伊村 梨花(イムラ リカ)の場合④

翌日


「課長少しよろしいですか。」

「お、ええ、大丈夫ですよ。あちらにいきましょうか。」


そう言うと課長は先導して会議室に向かった。


「で、思ったより早かったですが、結論は出ましたか?」

「はい。」


「聞かせていただけますか。」

「はい。今回のお話…。」


「……。」

「謹んでお受けします。
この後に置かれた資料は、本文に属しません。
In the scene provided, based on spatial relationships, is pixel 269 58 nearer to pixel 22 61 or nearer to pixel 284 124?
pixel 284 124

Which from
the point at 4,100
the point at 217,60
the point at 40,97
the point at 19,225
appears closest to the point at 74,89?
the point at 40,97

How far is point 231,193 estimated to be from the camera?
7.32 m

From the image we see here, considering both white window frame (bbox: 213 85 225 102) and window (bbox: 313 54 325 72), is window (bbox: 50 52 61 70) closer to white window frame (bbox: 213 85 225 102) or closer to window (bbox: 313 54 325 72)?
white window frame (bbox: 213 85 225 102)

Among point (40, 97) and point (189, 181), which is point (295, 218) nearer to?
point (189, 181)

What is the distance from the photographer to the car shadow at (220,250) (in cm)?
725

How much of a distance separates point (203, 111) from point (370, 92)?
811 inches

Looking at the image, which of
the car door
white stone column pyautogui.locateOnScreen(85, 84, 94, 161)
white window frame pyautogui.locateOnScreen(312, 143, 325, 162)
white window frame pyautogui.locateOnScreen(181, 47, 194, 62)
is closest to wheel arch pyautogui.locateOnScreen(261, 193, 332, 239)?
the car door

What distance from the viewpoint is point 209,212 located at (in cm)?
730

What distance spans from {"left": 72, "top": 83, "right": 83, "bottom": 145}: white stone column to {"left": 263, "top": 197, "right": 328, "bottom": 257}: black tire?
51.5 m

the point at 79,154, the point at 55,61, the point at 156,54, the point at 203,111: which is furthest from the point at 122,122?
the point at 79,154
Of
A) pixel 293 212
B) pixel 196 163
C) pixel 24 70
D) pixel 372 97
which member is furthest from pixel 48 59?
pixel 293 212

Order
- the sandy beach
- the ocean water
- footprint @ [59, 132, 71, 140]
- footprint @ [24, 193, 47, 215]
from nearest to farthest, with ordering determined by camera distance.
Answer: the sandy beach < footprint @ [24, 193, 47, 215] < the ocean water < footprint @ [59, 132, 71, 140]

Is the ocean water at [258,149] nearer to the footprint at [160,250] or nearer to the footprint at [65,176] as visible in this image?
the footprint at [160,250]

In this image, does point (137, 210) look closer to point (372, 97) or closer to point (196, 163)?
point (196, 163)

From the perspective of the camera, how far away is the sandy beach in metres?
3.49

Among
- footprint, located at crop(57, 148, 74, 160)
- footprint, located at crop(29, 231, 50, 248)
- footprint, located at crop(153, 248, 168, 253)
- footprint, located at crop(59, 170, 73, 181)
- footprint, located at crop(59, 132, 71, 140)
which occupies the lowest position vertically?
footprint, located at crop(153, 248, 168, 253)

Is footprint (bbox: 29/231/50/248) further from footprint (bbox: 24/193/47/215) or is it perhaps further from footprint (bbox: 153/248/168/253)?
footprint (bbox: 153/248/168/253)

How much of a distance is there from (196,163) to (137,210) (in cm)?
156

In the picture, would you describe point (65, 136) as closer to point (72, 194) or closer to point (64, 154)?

」


「そうですか。やってみてくれますか。うん、ありがとう。」

「あ、いえ、お礼を言うのは私です。」


「いや、よく、決断してくれましたね。正直五分五分と思ってたのですが、思ったよりお返事が早かったので、ダメかとも思ってました。」

「本当に悩みましたが、これも何か自分の運命か、とも考えて思い切って挑戦してみようと思いました。」


「そう言っていただけてよかったです。では、早速本社に連絡をして来月人事発令をして再来月から西支店に赴任の方向で調整しますね。」


そう言うと課長は嬉しそうに会議室を後にした。


緊張がフッと解けて、会議室の椅子からすぐに立ち上がれなかった。


本当にこれでよかったのか…一瞬戸惑いを感じたが、すぐに気を取り直し立ち上がって会議室を出た。



「梨花ちゃんお昼行く?」

「あ、はい、行きます。」


いつものように浮田さんから声がかかった。


「あ、私も。」


大塚さんがついてくる。


日常の風景。


二人がいつも通りおしゃべりをしながら、エレベーターホールに向かう背中を見ながら考えた。


ここから定年まで20年、今まで自分の選択肢にはなかった"仕事"を真面目にやってみるのもいいかもしれない。


「梨花ちゃん…。」


考えごとをしていた私に浮田さんが声をかけてきてハッと我に帰る。